Apparently, Assange has overstayed his welcome. According to The Intercept, the new Ecuadoran president, Lenin Moreno, is prepared to transfer custody of Assange to the British.
A source close to the Ecuadorian Foreign Ministry and the President’s office, unauthorized to speak publicly, has confirmed to the Intercept that Moreno is close to finalizing, if he has not already finalized, an agreement to hand over Assange to the UK within the next several weeks. The withdrawal of asylum and physical ejection of Assange could come as early as this week. On Friday, RT reported that Ecuador was preparing to enter into such an agreement.
The consequences of such an agreement depend in part on the concessions Ecuador extracts in exchange for withdrawing Assange’s asylum.
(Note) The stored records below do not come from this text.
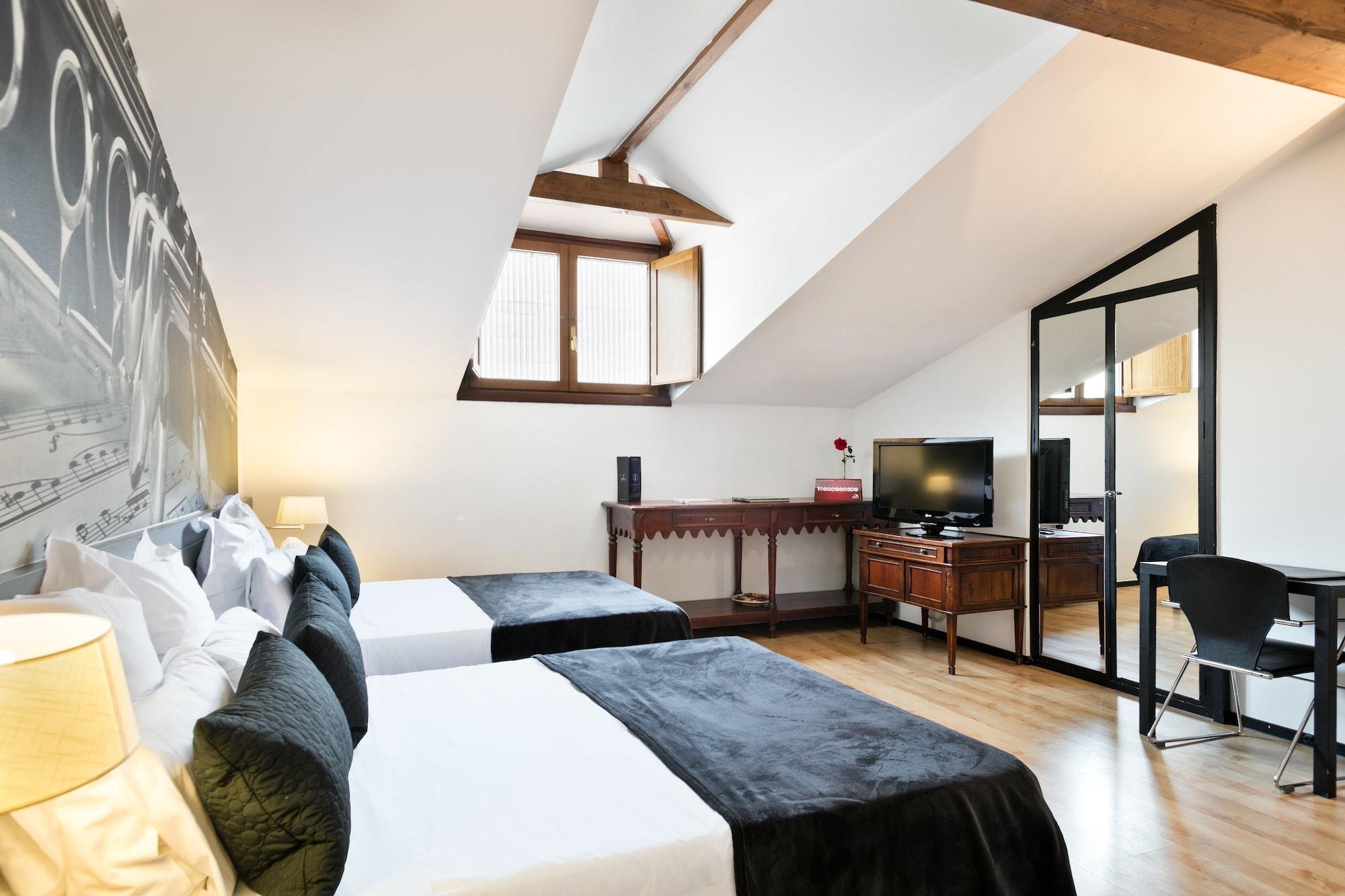 Abba Jazz Hotel Vitoria Εξωτερικό φωτογραφία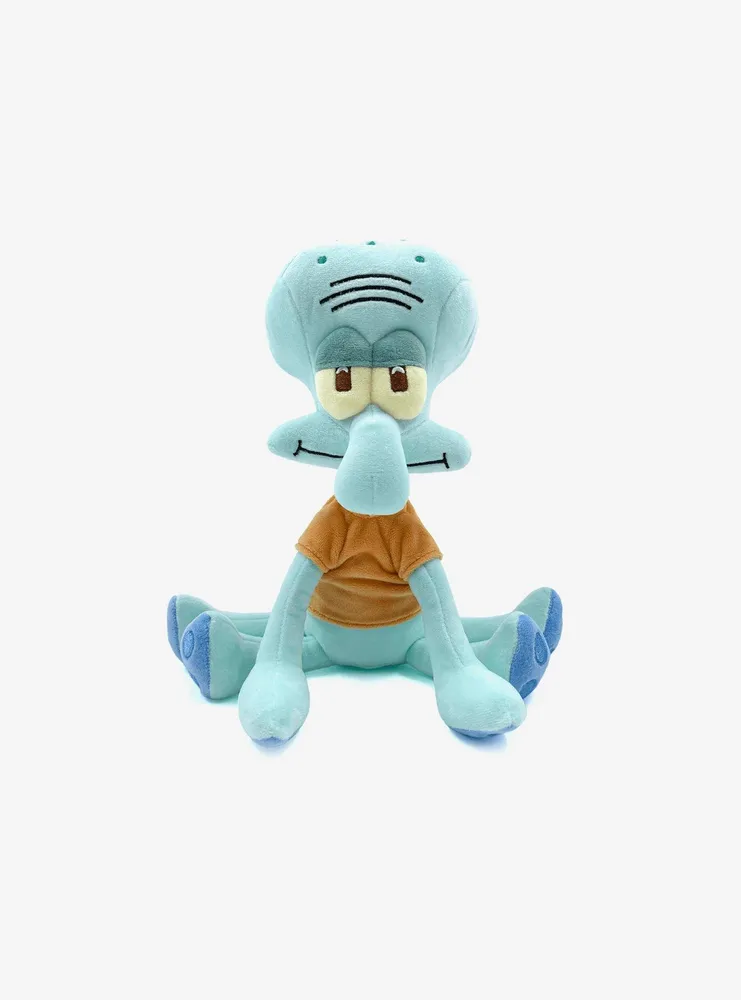 Foot locker squidward best sale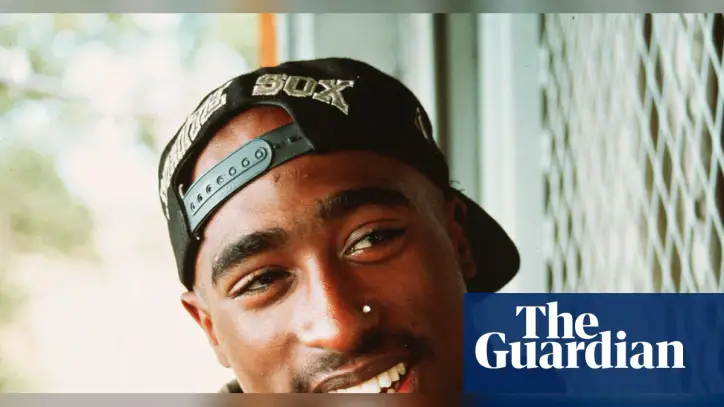 Thirty years of waiting, a memoir and a trial: conviction in Tupac Shakur killing brings closure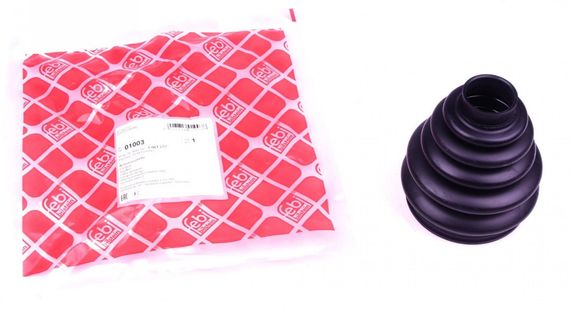 Пильник ШРКШ зовнішній Ford Focus 1.4-2.0 TDCi TDDi DI 98-05 01003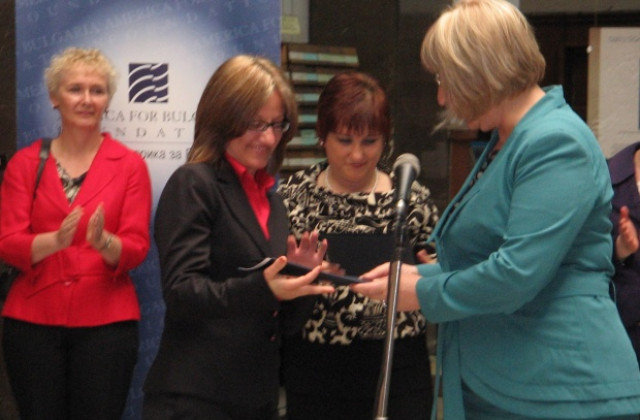 Врачанска библиотека се мери с първите в страната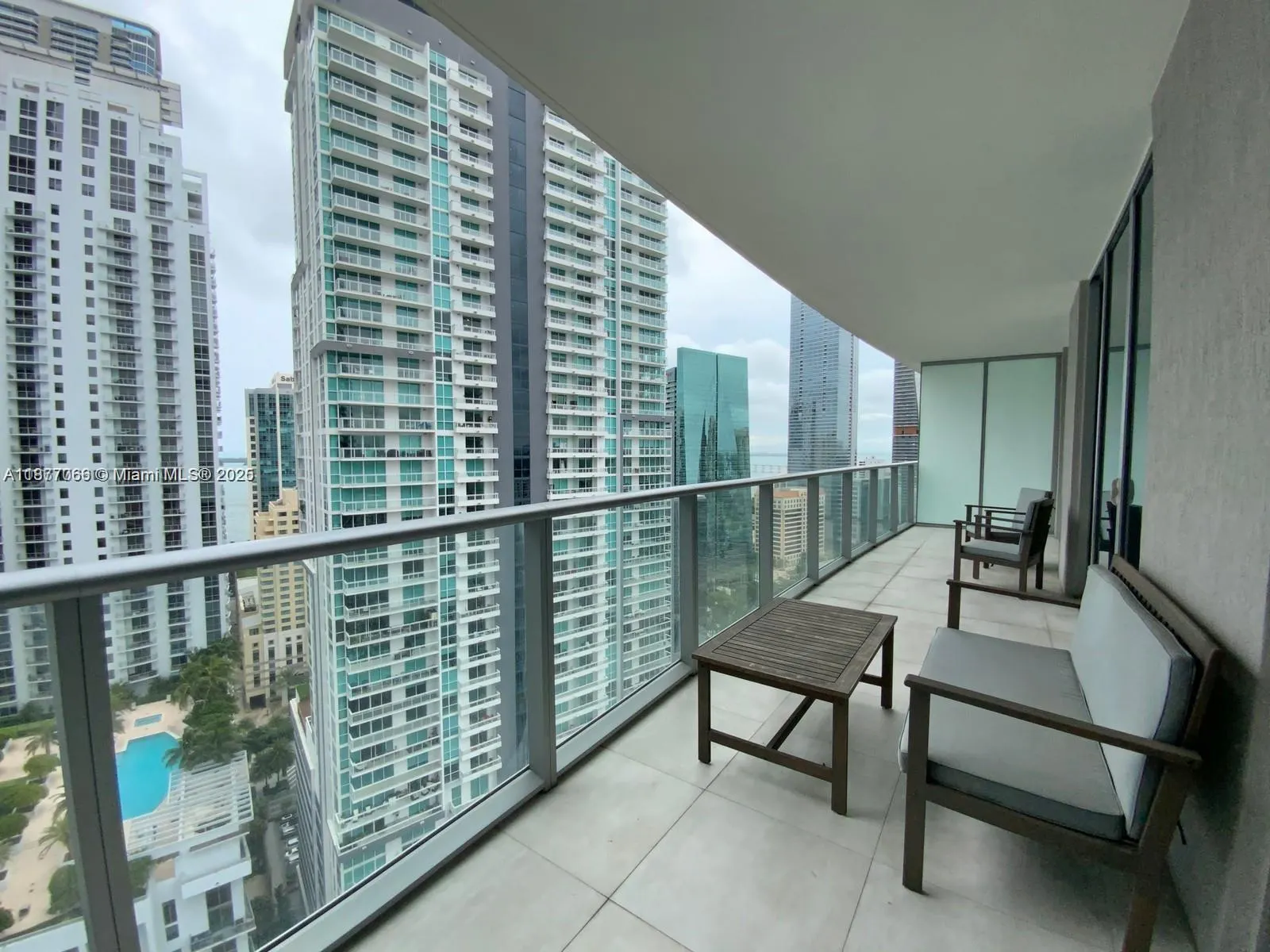 1100 S Miami Ave, #2811
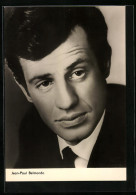 AK Schauspieler Jean Paul Belmondo In Dem Film Abenteuer In Rio  - Schauspieler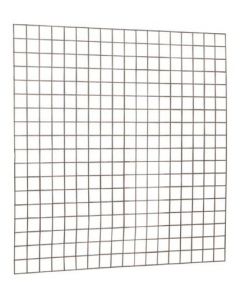 WOODVISION STEKLOOS GAASPANEEL 180X180CM+MAAS 10X10CM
But as former Ecuadorian President Rafael Correa told the Intercept in an interview in May, Moreno’s government has returned Ecuador to a highly “subservient” and “submissive” posture toward western governments.
It is thus highly unlikely that Moreno – who has shown himself willing to submit to threats and coercion from the UK, Spain and the U.S. – will obtain a guarantee that the U.K. not extradite Assange to the U.S., where top Trump officials have vowed to prosecute Assange and destroy WikiLeaks.
The central oddity of Assange’s case – that he has been effectively imprisoned for eight years despite never having been charged with, let alone convicted of, any crime – is virtually certain to be prolonged once Ecuador hands him over to the U.K. Even under the best-case scenario, it appears highly likely that Assange will continue to be imprisoned by British authorities.
Swedish prosecutors dropped the sexual assault charges against Assange last year and he faces only a “failure to surrender” charge in Sweden. But the Trump administration would love to get their hands on Assange and make an example of him.
The damage WikiLeaks has done to U.S. interests around the world is considerable and hauling him into court might discourage others who think it’s perfectly OK to leak classified material.
Would Great Britain do the U.S. a favor and extradite Assange? The hacker will make the argument that his life is in danger in the U.S. from the CIA and other intelligence agencies that want revenge for what he exposed. It’s not impossible to imagine, but it’s highly unlikely. Assange would be well protected before his trial and in prison, where he would be likely to serve many years for his crimes.
Making heroes out of hackers, no matter what they expose, is offensive to the very idea of privacy. Assange is a criminal. Let’s hope the UK and U.S. treat him that way.